-------- Exercise data
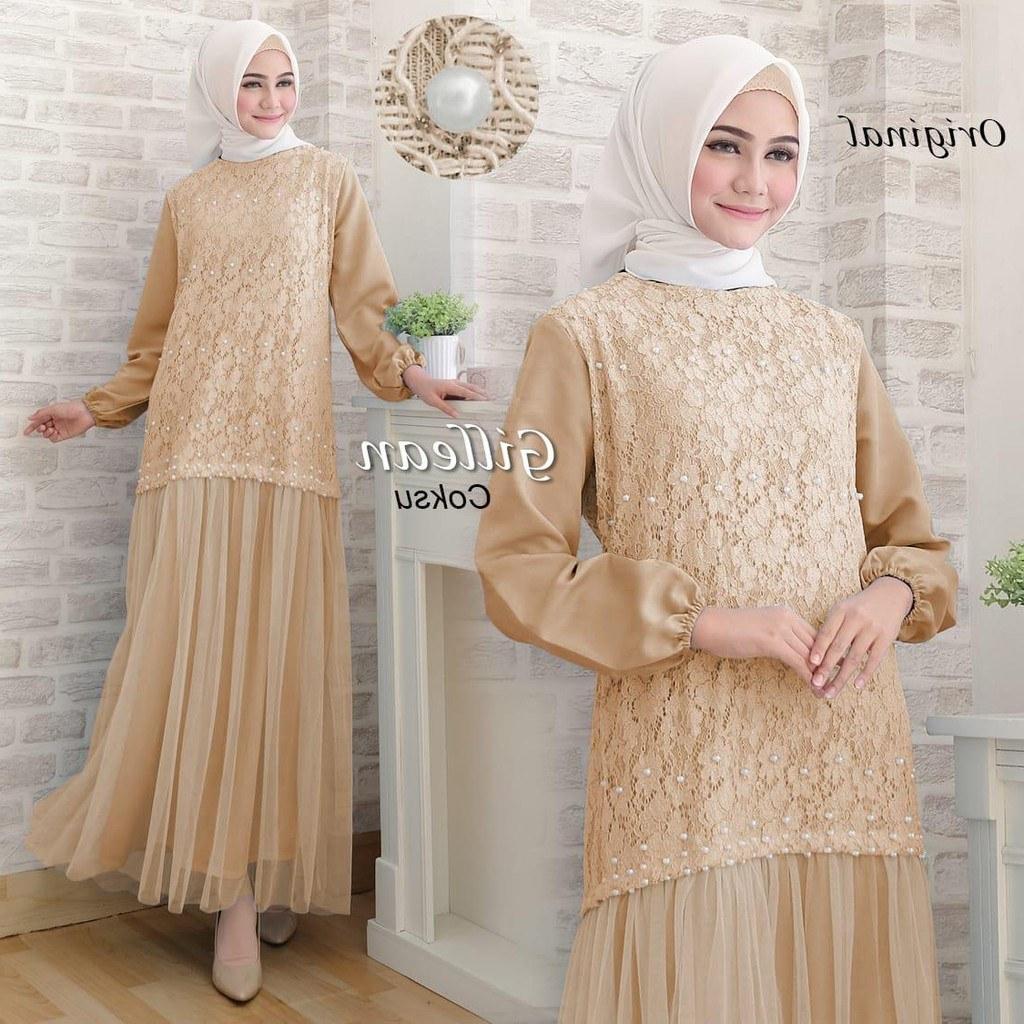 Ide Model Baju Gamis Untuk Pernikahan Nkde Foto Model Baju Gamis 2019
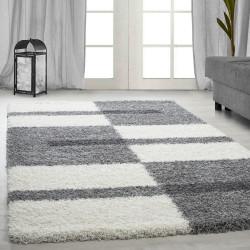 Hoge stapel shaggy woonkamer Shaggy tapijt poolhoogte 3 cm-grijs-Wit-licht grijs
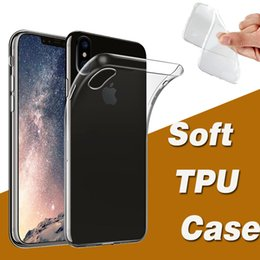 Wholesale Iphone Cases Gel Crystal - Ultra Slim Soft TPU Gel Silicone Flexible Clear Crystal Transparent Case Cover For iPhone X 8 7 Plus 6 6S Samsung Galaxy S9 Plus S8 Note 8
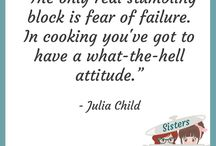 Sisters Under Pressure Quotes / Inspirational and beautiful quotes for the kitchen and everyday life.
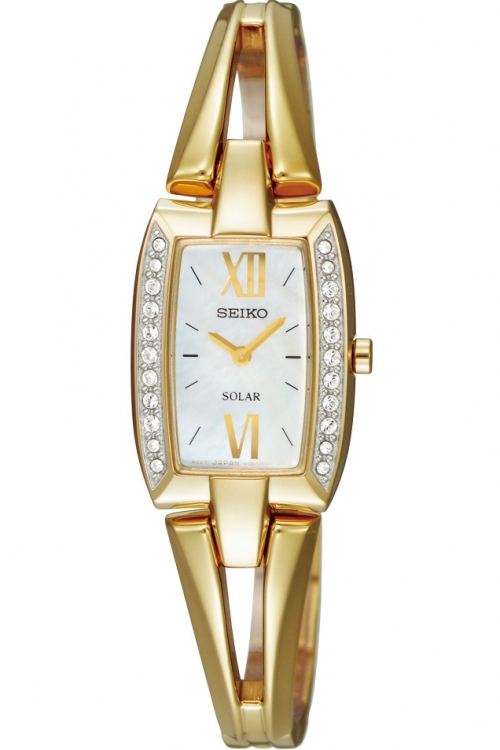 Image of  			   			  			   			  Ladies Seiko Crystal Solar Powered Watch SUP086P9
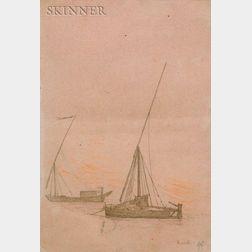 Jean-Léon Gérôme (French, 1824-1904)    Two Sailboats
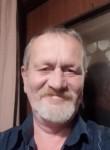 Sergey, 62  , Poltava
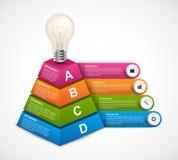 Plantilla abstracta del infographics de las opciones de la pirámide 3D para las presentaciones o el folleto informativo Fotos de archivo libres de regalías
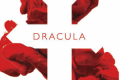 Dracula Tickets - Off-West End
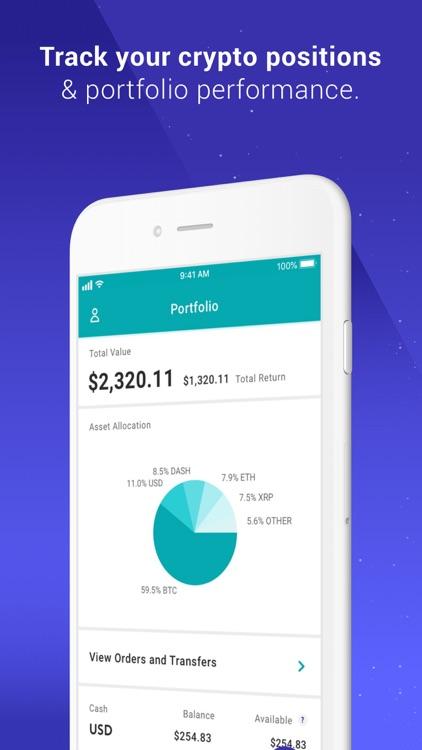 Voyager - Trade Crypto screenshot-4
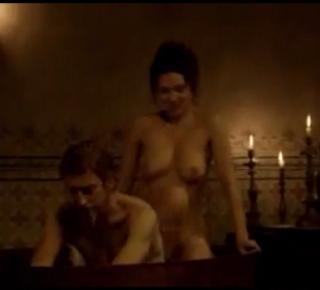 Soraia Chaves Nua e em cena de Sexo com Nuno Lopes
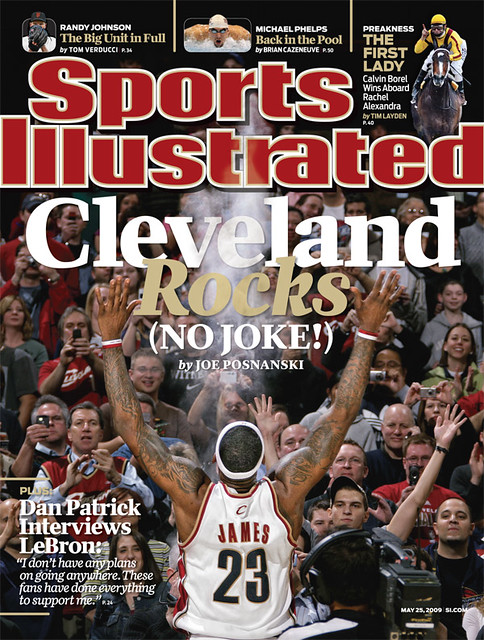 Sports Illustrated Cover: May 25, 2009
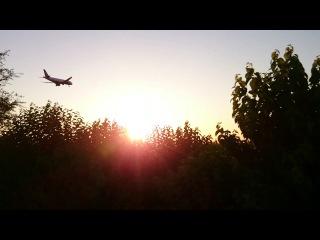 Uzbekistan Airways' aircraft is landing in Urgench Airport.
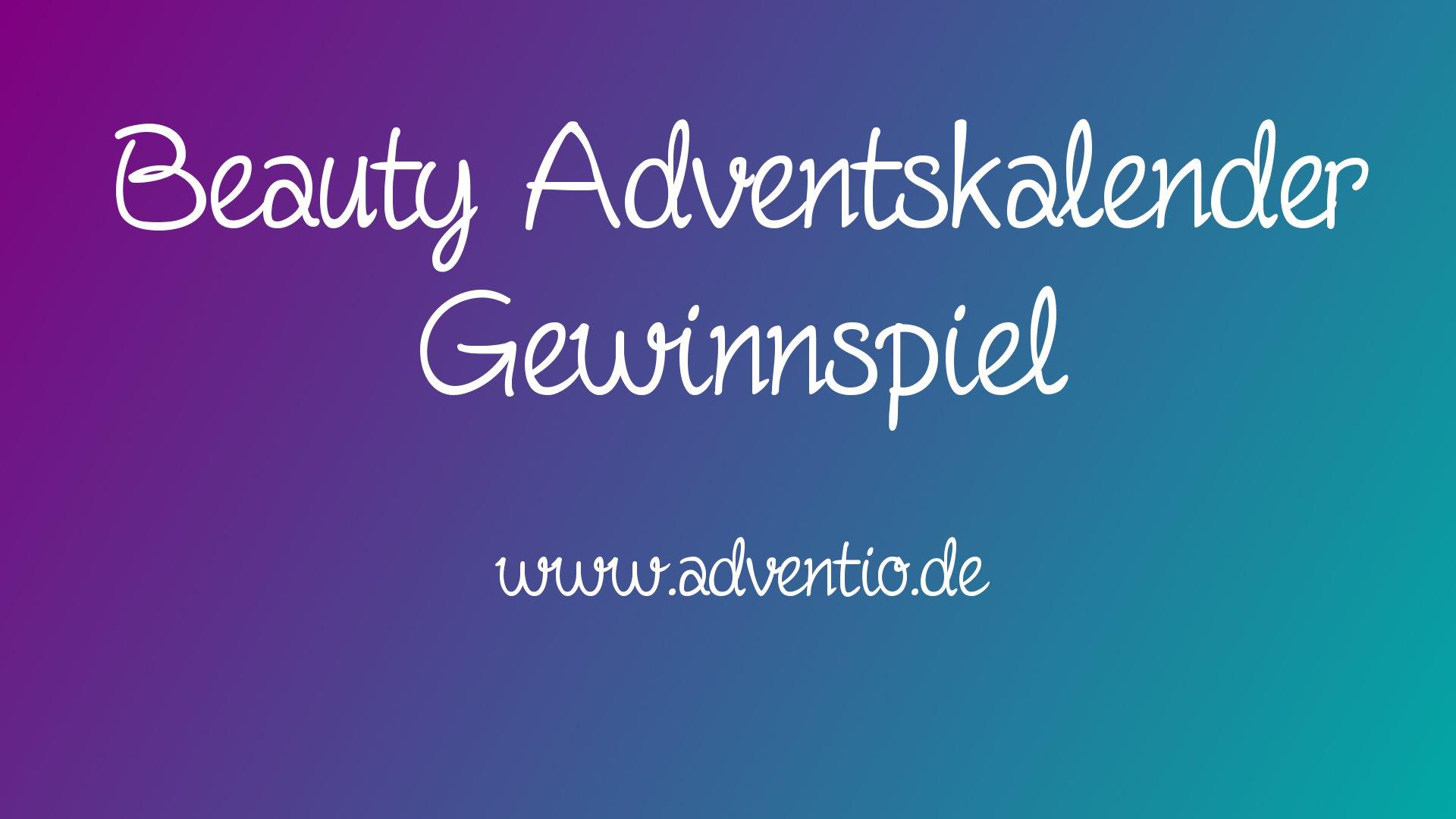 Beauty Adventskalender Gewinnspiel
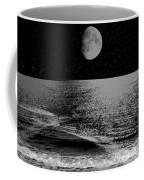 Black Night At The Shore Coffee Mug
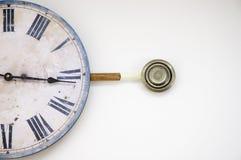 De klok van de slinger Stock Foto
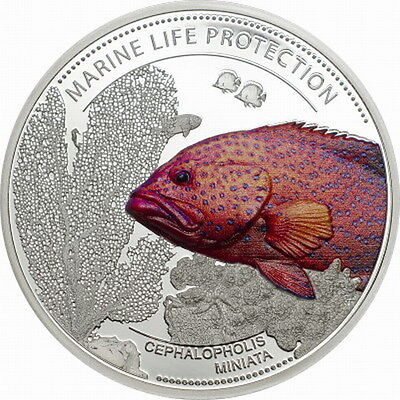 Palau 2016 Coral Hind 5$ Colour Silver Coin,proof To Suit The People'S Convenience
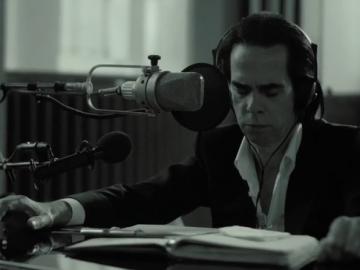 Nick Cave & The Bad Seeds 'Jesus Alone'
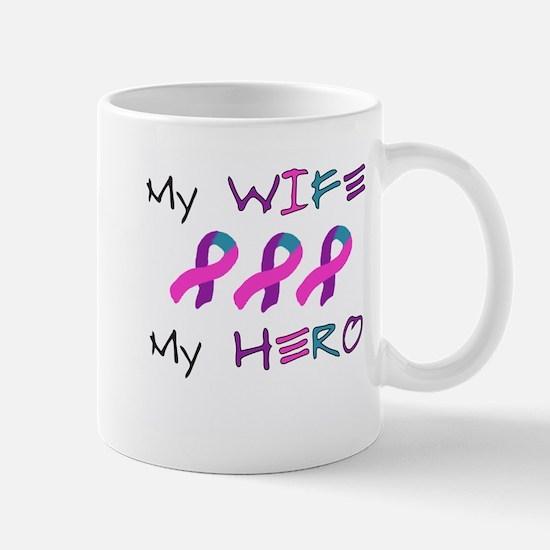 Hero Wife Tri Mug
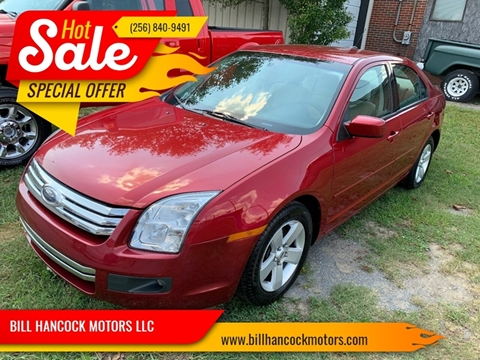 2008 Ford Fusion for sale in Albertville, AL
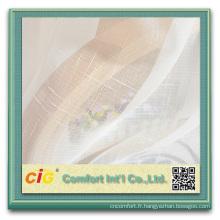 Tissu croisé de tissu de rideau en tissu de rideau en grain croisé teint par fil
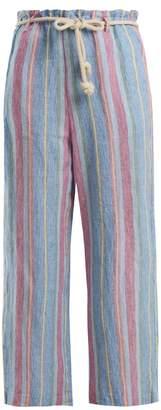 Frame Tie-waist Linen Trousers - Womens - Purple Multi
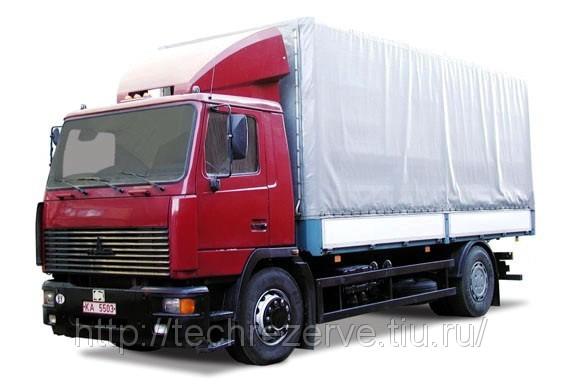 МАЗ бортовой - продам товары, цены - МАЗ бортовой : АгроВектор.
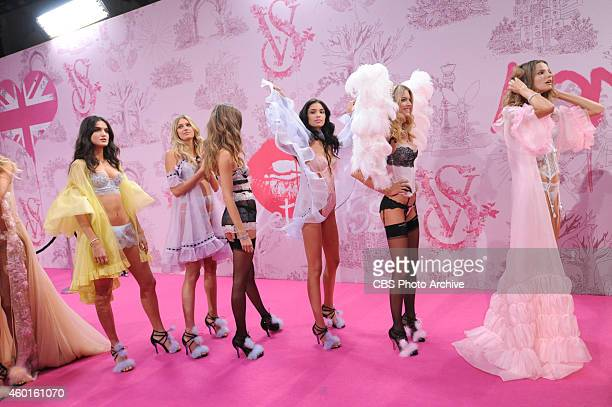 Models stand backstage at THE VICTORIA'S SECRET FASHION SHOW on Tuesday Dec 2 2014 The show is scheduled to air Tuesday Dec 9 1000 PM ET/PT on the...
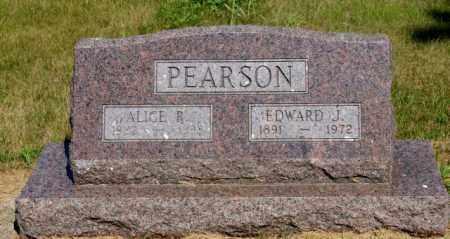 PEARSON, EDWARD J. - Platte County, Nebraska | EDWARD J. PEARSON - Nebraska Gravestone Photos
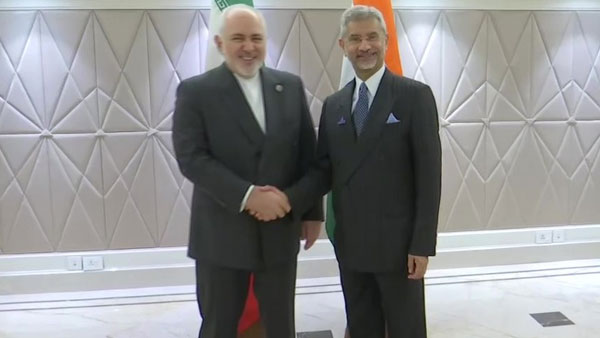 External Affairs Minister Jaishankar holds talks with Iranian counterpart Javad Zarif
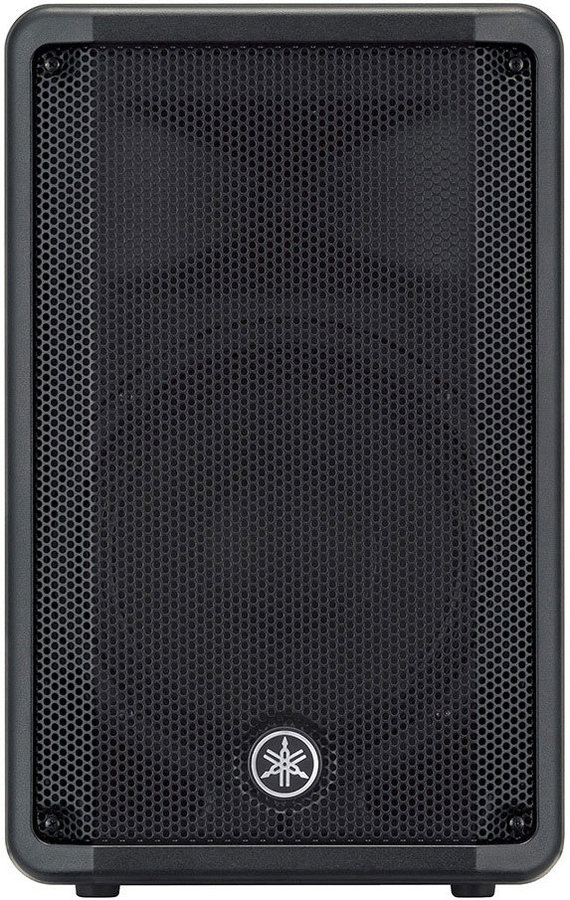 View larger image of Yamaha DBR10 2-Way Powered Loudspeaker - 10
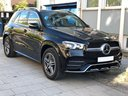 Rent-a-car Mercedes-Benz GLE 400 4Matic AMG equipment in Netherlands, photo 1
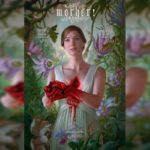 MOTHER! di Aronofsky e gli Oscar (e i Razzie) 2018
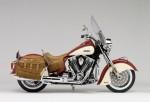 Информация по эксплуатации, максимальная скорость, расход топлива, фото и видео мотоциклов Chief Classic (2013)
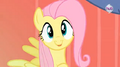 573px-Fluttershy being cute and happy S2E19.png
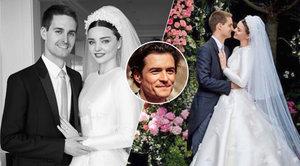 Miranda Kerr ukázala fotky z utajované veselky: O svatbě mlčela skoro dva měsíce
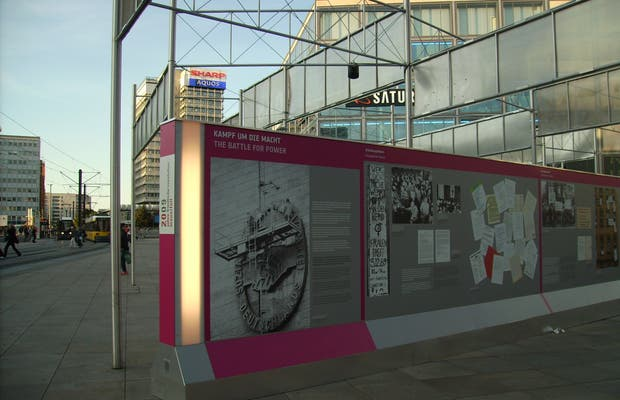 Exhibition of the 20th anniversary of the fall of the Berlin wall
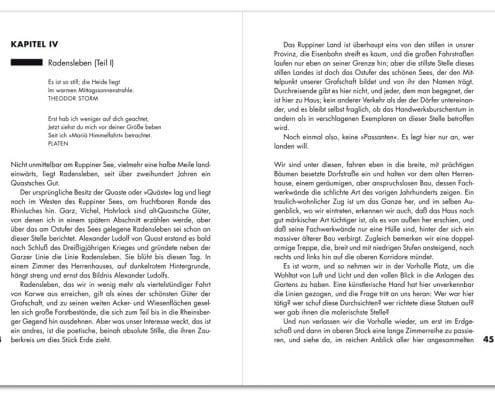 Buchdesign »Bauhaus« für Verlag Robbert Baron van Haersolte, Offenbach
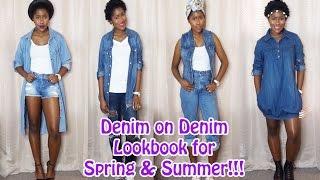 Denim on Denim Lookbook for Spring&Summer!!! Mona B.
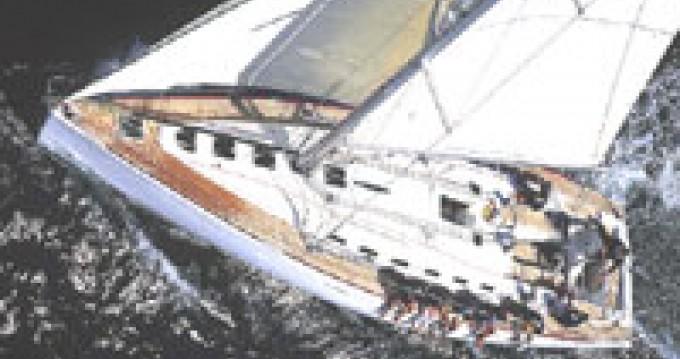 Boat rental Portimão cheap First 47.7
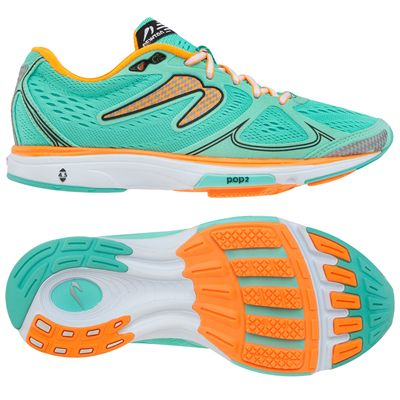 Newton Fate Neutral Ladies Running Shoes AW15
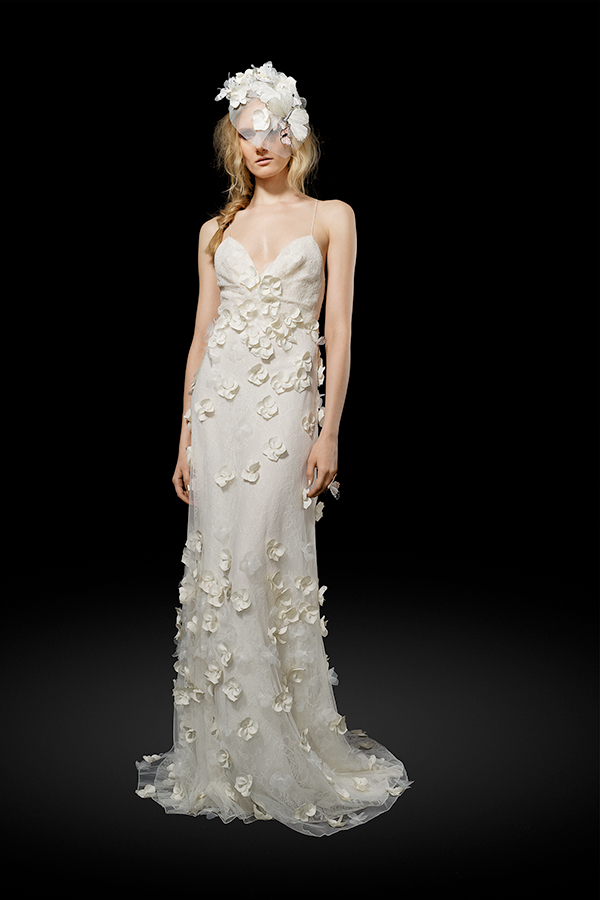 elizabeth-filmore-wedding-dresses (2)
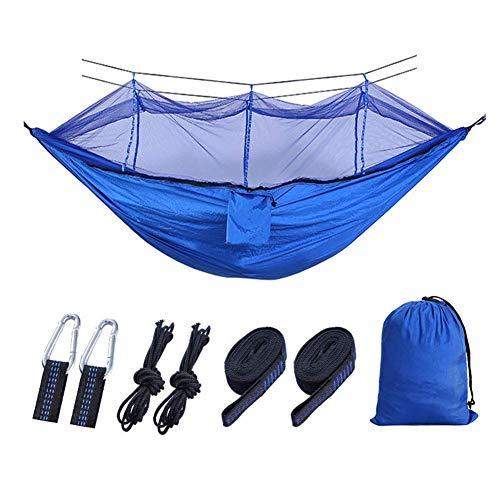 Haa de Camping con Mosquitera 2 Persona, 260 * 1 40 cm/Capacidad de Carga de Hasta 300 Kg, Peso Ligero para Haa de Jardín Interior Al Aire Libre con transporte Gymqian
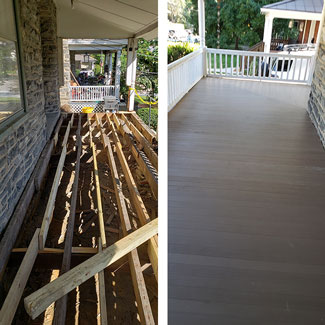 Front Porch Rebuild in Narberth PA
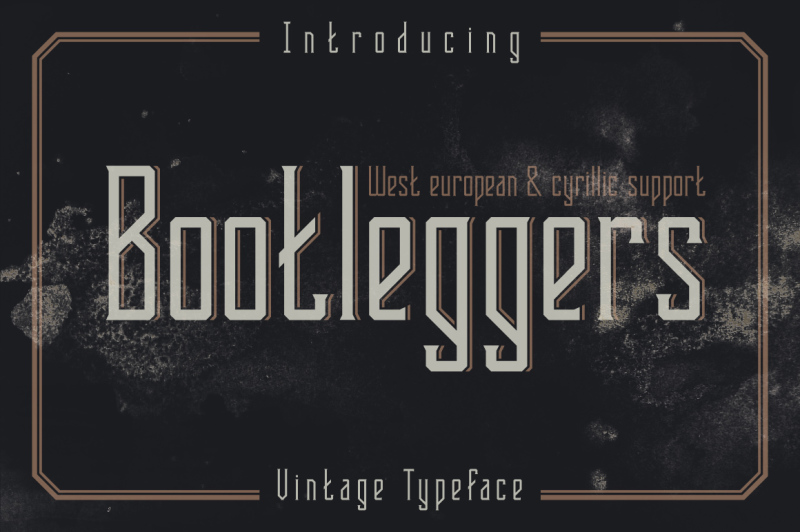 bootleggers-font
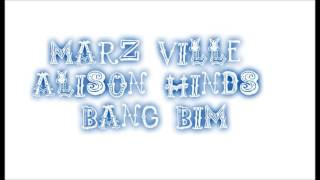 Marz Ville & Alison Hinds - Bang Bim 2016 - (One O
----------------
**The task**
Repeat, with no pictures, every line from the top of the entries above through the line that has "Jean-Léon Gérôme (French, 1824-1904)", keeping each one exact.

**Solution to this task**
 Ide Model Baju Gamis Untuk Pernikahan Nkde Foto Model Baju Gamis 2019
 Hoge stapel shaggy woonkamer Shaggy tapijt poolhoogte 3 cm-grijs-Wit-licht grijs
 Wholesale Iphone Cases Gel Crystal - Ultra Slim Soft TPU Gel Silicone Flexible Clear Crystal Transparent Case Cover For iPhone X 8 7 Plus 6 6S Samsung Galaxy S9 Plus S8 Note 8
 Sisters Under Pressure Quotes / Inspirational and beautiful quotes for the kitchen and everyday life.
 Image of  			   			  			   			  Ladies Seiko Crystal Solar Powered Watch SUP086P9
 Jean-Léon Gérôme (French, 1824-1904)    Two Sailboats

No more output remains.